Güncelleme Tarihi:
Önlerine çıkan engelleri hızlı, kıvrak ve görselliği zengin hareketlerle aşan parkour sporcuları, başkent caddelerinde adeta yer çekimine meydan okuyor. Toplu taşıma araçları, otomobiller, yürüyen merdivenler, metro girişleri gibi yerlerde, garip bakışlara rağmen hünerlerini sergileyen gençler, betonlaşan, giderek kalabalıklaşan kentlerin çaldığı hareket kabiliyetini geri kazanırcasına, özgürce hareket ediyor. Parkour sporcusu Semih Çetintaş, şehrin kendileri için bir parkur olduğunu belirterek, “Asansöre binmek yerine merdiven çıkıyor, düz yoldan gitmek yerine duvarları takla atarak aşmayı tercih ediyoruz. Serbest koşu, bana şehrin bir parkur olduğunu gösterdi. Bazı sporlar gibi izole edilmiş spor salonlarına gitmeye gerek yok. Parkour da şehrin her yerinde spor yapabilirsin” diye konuştu.
İKİ KİŞİ BAŞLADILAR
Amaçlarının, şehrin, insanların önüne koyduğu ve hareket alanlarını ortadan kaldıran engellere meydan okumak olduğunu anlatan Çetintaş, “Bu spora 2 kişi ile başladık. Daha önceleri ben jimnastikle uğraşıyordum. Salonlarda çalışma imkanım olmadığı için akrobasi hareketlerini sokaklarda yapmaya başladım. Sokaklarda yapılan bu akrobasi hareketlerinin bir spor olduğunu öğrendim. Türkiye’de yeni yeni gelişmeye başlayan bir spor. İnsanlar tanımıyor. Bunu tanıtmaya çalışıyoruz” ifadesini kullandı.

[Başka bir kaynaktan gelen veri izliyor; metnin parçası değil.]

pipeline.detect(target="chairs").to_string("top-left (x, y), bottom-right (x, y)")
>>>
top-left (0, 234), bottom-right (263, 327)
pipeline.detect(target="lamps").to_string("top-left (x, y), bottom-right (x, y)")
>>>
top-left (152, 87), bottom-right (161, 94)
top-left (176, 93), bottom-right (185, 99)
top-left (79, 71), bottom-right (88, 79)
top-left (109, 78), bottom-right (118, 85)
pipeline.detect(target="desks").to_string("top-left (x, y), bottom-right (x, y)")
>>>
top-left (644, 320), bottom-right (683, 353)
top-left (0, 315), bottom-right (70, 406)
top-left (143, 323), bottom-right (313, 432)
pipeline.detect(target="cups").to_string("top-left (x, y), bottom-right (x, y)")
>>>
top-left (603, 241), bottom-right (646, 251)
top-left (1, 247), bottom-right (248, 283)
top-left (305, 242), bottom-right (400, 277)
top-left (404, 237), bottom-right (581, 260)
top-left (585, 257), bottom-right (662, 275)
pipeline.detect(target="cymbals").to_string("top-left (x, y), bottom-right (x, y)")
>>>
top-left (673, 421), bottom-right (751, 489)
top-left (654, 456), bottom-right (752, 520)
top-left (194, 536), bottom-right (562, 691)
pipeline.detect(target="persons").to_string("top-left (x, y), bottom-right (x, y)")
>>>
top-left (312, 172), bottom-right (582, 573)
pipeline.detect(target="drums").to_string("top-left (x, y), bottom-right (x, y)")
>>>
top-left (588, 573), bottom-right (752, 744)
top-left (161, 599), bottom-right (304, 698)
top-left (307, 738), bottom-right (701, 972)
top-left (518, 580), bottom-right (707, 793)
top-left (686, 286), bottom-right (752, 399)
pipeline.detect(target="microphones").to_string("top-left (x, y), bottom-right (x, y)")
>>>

BİLMEYENLER TEPKİ GÖSTERİYOR
Parkour sporunun Türkiye’de pek tanınmadığını kaydeden Çetintaş, “Bu sporu yaptığımızda insanlar bilmedikleri için aşırı tepki gösteriyorlar. Ne yaptığımızı hatta intihar etmeye kalkıştığımızı sananlar bile oluyor. Fakat biz elimizden geldiğince tanıtmaya çalışıyoruz” şeklinde konuştu. Spor yaparken zaman zaman kazalar da geçirdiklerini belirten İsmail Yunus Çuhadar ise şöyle devam etti:
“Bu işi yaparken asıl amacımız en az sakatlık oranını ortaya koymaktır. Zaten bir insan yolda yürürken de ayağı sakatlanabilir. Fakat tekniğini bilerek atladığınızda veya düştüğünüzde bu sizin kimi yerde hayatınızı bile kurtarabiliyor. Hepimiz küçüklüğümüzden beri her yerden atlar zıplardık ama adını bilmezdik, aslında o da bir parkurdu.” Ankara Kalesi, Kızılay ve Hamamönü’nde antreman yaptıklarını sözlerine ekleyen Çuhadar, engellerin ve duvarların çok olduğu yerleri daha çok tercih ettiklerini de sözlerine ekledi.